State of Mind by Idu 
Fast-rising Chika Idu is an exciting painter on the Lagos exhibition circuit. He graduated from the Auchi Polytechnic in 1998 and has exhibited extensively across Nigeria. His inclusion in Evolving Currents is incisive and facilitates a comparison of the stylistic development of both artists who are separated by almost 20 years, as they actively engage their varying realities and the complexities of their media.

The exhibition’s strength is hinged on the juxtaposed placement of each artist’s work; the geometric and abstract forms, as well as the rigidity and hardness of Bashorun’s sculpture against the palpable impasto, delineating the more fluid figures and forms that populate Idu’s canvases. Significantly, both artists are united by each other’s interest in the texture and materiality of his chosen media.
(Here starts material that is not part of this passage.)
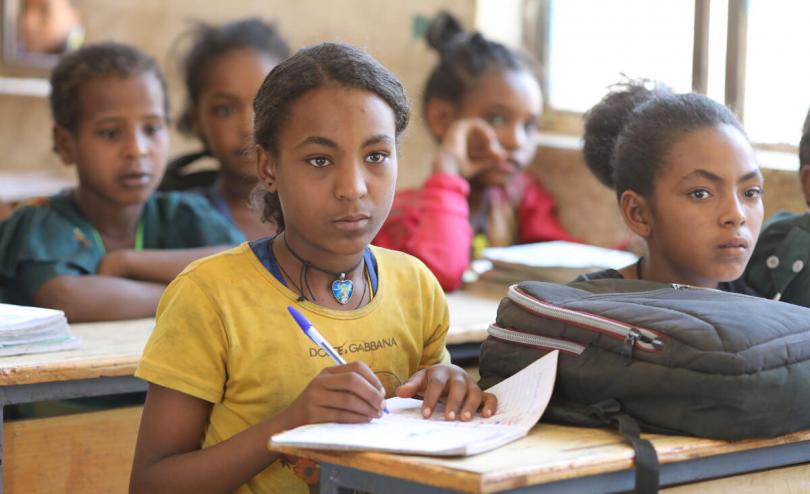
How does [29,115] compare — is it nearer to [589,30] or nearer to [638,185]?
[589,30]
Chika Idu’s strongly figurative and personal style is easily recognizable, one that traces his trajectory and stylistic development. His technique involves the exhaustive priming of his canvas. This day-long treatment begins by over laying several different colours of primer with an acrylic finish to provide the “textual substance that bonds subjects to canvas and lends his work a contemporary antiquity.” Working almost entirely with a knife, the process of manipulating becomes more significant than the material, betraying his chief interest in varied surface textures. Heightened with a luxuriant palette, Chika Idu’s paintings at once reveal a tactile, almost sensual relationship with matter.

Idu
His broad oeuvre embraces themes such as traditional Nigerian ceremonies, musicians and landscapes. Several of his paintings are imbued with narrative content. They depict children engaging in various forms of activity—on the way to school, praying, reading or swimming. Here, the artist cleverly achieves a careful balance between the iridescent light bathing the picture plane and thick clumps of paintwork, delineating the immersed bodies, and giving the impression of suspension underwater. This skillful manipulation of light, clearly evident is reminiscent of his translucent and evocative watercolours, which earned the artist much recognition when he emerged on the Lagos artistic landscape. Interestingly, Idu is also an accomplished portraitist; his canvases portraying the beauty of the African woman with her pouted lips and lithe supple body, are built up thickly with palette knife and sometimes fingers.

Bashorun
Overall, the works are strongly individual, a personal journey and testament to each artist’s development, and an ultimate vehicle to convey a quest for empirical truth. In turn, the collective of works is unique as a collaboration between 2 curators, an exhibition that is hopefully the first in a series that will contribute significantly to narratives of contemporary art in Nigeria.

Exhibition opens Sunday, 17 April to Thursday, June 16 2016 at the Wheatbaker, 40 Onitolo Street, Ikoyi, Lagos, Nigeria.


Oliver Enwonwu is the Director of Omenka Gallery in Lagos, Nigeria.